Declarações de Amor e Deleite

Epílogo: Força do Amor

Paralelos literários no Oriente Próximo
A poesia amorosa do Cântico tem paralelos próximos com as canções de amor egípcias do Novo Império, sobretudo no Papiro Chester Beatty I e no Papiro Harris 500 (período ramessida, séculos 13 a 12 a.C.), que reúnem dezenas de poemas com repertório espantosamente próximo: o cenário de jardins e pomares, a busca noturna do amado pelas ruas da cidade, a metáfora do corpo como paisagem, a doença de amor e o tratamento dos amantes como "irmã" e "irmão". Esse vocativo, que tanto desconcerta o leitor moderno do Cântico (Ct 4:9-10; 5:1-2), é justamente o termo afetivo padrão entre amantes na lírica egípcia. Some-se o pano de fundo dos hinos nupciais mesopotâmicos do ciclo de Inanna e Dumuzi, e desenha-se um gênero regional com convenções estáveis, do qual o Cântico é o exemplar israelita. O wasf, o poema descritivo do corpo, recebeu nome a partir do gênero árabe posterior, mas a forma já está presente nesses corpora bem mais antigos.

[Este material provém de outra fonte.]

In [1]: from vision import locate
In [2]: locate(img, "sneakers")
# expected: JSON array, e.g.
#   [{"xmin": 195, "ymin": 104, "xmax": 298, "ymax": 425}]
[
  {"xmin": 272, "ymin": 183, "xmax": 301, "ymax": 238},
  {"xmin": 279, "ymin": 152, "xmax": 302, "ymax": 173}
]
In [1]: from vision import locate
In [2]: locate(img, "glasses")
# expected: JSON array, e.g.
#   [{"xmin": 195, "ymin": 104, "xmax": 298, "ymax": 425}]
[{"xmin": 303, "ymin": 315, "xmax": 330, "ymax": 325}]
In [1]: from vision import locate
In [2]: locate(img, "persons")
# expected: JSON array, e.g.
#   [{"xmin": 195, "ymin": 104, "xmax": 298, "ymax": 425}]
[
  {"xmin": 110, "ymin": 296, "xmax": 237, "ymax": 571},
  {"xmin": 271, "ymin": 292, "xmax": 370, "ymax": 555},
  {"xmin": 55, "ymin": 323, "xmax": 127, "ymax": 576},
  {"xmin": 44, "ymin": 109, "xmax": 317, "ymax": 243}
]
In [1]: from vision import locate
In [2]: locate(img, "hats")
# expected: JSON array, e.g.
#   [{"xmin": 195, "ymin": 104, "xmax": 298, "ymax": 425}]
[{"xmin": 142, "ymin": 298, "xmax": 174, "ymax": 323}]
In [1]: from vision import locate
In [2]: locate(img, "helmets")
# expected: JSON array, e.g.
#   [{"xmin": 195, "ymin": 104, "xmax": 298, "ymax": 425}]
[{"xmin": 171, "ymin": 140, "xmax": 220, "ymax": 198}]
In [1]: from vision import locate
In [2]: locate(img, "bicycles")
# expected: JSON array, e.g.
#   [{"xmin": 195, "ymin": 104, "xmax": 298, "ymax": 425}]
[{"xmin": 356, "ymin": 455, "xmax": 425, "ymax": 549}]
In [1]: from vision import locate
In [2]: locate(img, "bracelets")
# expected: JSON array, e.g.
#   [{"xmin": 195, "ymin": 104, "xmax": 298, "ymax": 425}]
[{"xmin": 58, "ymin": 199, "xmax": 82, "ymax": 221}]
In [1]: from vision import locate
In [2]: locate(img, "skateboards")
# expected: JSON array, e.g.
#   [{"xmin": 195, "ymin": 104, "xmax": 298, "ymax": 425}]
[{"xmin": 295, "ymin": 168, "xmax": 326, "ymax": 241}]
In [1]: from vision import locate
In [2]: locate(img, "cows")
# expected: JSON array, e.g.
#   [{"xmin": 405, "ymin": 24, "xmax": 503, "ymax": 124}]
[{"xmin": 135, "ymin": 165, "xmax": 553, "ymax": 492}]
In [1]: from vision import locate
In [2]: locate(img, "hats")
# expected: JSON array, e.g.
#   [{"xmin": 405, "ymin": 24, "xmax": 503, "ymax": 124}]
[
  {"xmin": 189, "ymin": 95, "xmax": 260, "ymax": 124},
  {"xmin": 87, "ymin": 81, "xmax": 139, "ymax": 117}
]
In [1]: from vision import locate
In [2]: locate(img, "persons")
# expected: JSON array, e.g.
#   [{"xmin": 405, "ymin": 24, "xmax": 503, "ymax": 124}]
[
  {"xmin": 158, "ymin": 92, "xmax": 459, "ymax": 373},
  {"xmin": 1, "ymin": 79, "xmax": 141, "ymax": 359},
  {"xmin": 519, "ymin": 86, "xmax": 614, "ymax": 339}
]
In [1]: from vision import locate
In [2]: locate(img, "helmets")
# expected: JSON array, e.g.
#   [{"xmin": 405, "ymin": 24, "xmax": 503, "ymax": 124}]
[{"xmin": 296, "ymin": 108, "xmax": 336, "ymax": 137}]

O que esses paralelos estabelecem é discutido. Para a leitura crítica, eles tornam difícil ignorar o caráter convencional das imagens: o Cântico fala a língua poética compartilhada por todo o Levante e o Egito, e não um idioma sem precedentes. Para a leitura confessional, o ponto decisivo é a divergência: as canções egípcias e os hinos de Inanna e Dumuzi estão amarrados, em graus diferentes, a um horizonte de fertilidade e culto, no caso sumério ao rito do casamento sagrado em que rei e sacerdotisa encarnam deuses, ao passo que o Cântico é dessacralizado nesse sentido específico: não há deusa, não há rito cósmico, não há divindade no leito. O paralelo explica a língua em que o poema fala; resta em discussão por que Israel escolheu guardar, entre seus livros sagrados, uma poesia de amor humano sem deuses e sem templo.